Initially, Herler gave scant consideration to becoming a law firm leader. His background and specialty was in environmental and natural resources, and his clients included many global mining companies. The typical partner who takes on a leadership role, he believed, was someone with more of a traditional transaction history. But as “my own interest in building the practice grew, people around me asked if I could take the helm as managing partner when the time was due.”

He tries to impart lessons to his university students from his untraditional path to managing partner. For one thing, he came into the legal industry already having a “brand,” as he was established in environmental law. His experience also taught him what different types of stakeholders think and what they expect. “That might be an area where we see a change in the ways that [legal] careers are structured in the future.”

In the next generation of law students, there’s wariness about the traditional career path where you enter into a law firm directly from university and then you work up to partner, so that private practice is the only factor in your career, Herler says, adding that many students and younger lawyers “want to see and experience more. The thought of working for 10 years at just one place is not that attractive a proposal.”

If a young lawyer makes a lateral move, such as joining the corporate law side of the table, it may benefit not just the lawyer, but could become an asset for any law firm that eventually hires him. Indeed, there are growing opportunities for lawyers to be more strategic, to draw upon their experience to move their business into new areas with clients.

Forum
Casper Herler, Managing Partner of Borenius Attorneys, Ltd.

“There are many things happening,” Herler says. “There are ESG [Environmental, Social and Corporate Governance] issues, corporate responsibility issues, and the ability to help clients out by guiding them through large projects.
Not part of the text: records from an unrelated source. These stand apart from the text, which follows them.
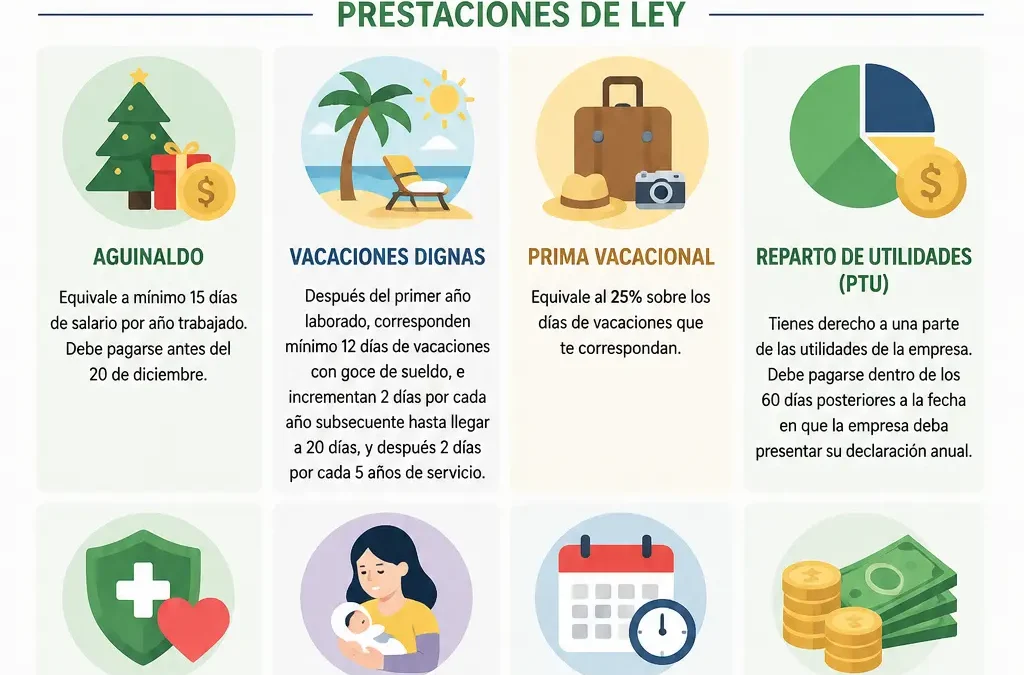Conoce tus Prestaciones Laborales: Guía Esencial de Cumplimiento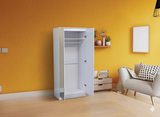 Derby Glossy Wardrobe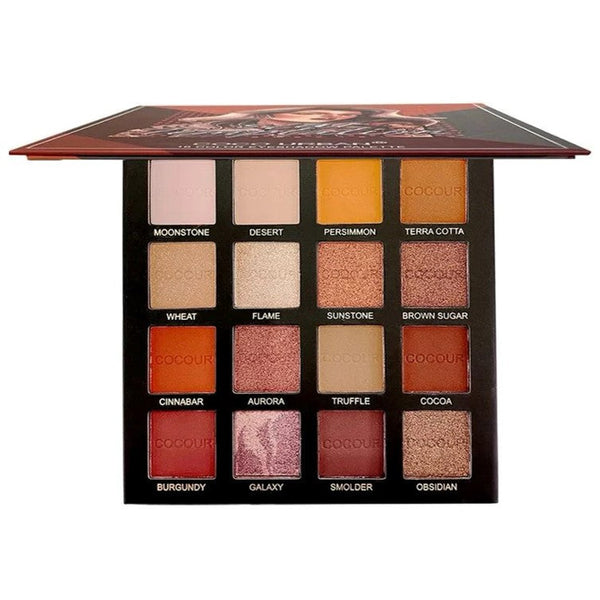 Coco Urban Star Temptation Eyeshadow Palette 16 Colors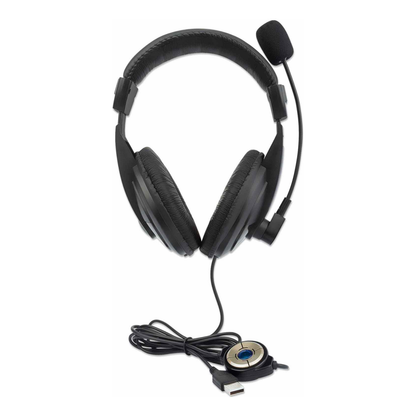 Audífono con Micrófono MANHATTAN 179843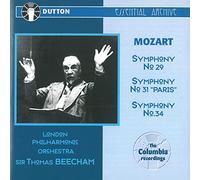 Mozart: Symphonies Nos 29, 31 & 34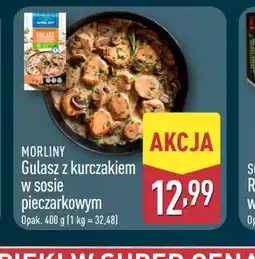ALDI Morliny Gulasz z kurczakiem oferta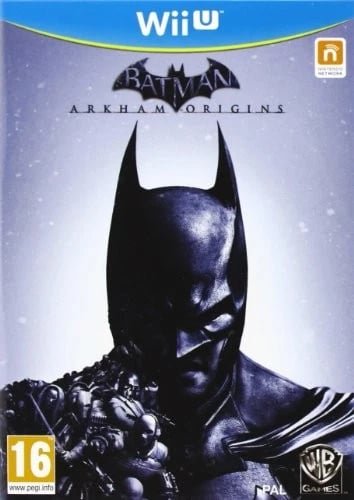 NA Batman Arkham Origins Italian Box Multi Lang In Game /WiiU R1398z Brand New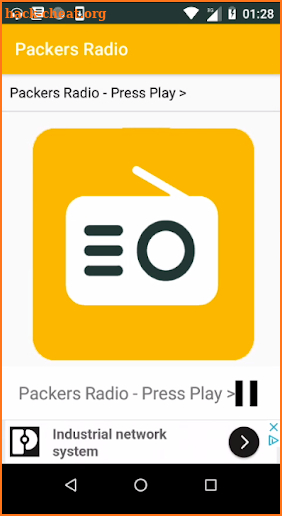 Packers Radio screenshot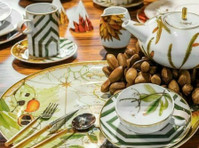 Aatwik: Natural Cutlery Sets, Ceramic Cups, and Home Decor - Muebles/Electrodomésticos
The lawyer role is well-positioned to act as a strategic trusted advisor for those types of things.”

Flexibility as a strategy

The Nordics, like their global law counterparts, had to scramble when the pandemic began. “Like all law firms, we dealt with something unprecedented,” he notes. “We didn’t know how long it would last, or how low activity would drop.”

The downturn in workload turned out to be brief in Finland. By May 2020, the pace of activity was resuming, and Herler was surprised by the intensity of growth in late 2020 into 2021. “It’s been tremendous activity in the past year, especially in the first half of this year.” The volume was enough for Borenius to be among the first Nordic firms to start recruiting again.

One thing Herler noticed, however, was that moving to all-remote work was putting pressure on lawyers, particularly younger attorneys. While the Nordic cultural model stresses a strong work/life balance, there’s always been a tension in the legal industry because regional Nordic firms face global expectations on availability. The move to fully remote work exacerbated this. “There were young people working long hours separated from their teams,” Herler says, adding that there needed “to be leadership there, someone watching over their well-being.”

“I fear that we are creating a legacy, in terms of mental well-being, that we need to be careful of in the legal industry.”

That said, Borenius has tried to be more mindful, with new requirements on partners to check up on associates and understand better what their workload is, he explains. “We’ve developed more intensified monitoring tools on a weekly basis so we could better understand what the total workload of our people is and to see where there are risk factors.”

One of the pandemic era’s key leadership challenges was how to manage an organization remotely, and how to prioritize between short-term client needs and the long-term health of the organization. “You had people out there that you needed to care for, who had a lot of questions for which you didn’t have answers,” Herler says. “For the long-term perspective, we need to take care of our own.”

He says this is a leadership challenge because everyone would like to have your attention and communication is crucial. “You can never communicate too much,” he says, adding that if he could replay the pandemic, he would put even more emphasis on communication. “We did it well enough, but I would do it even more.”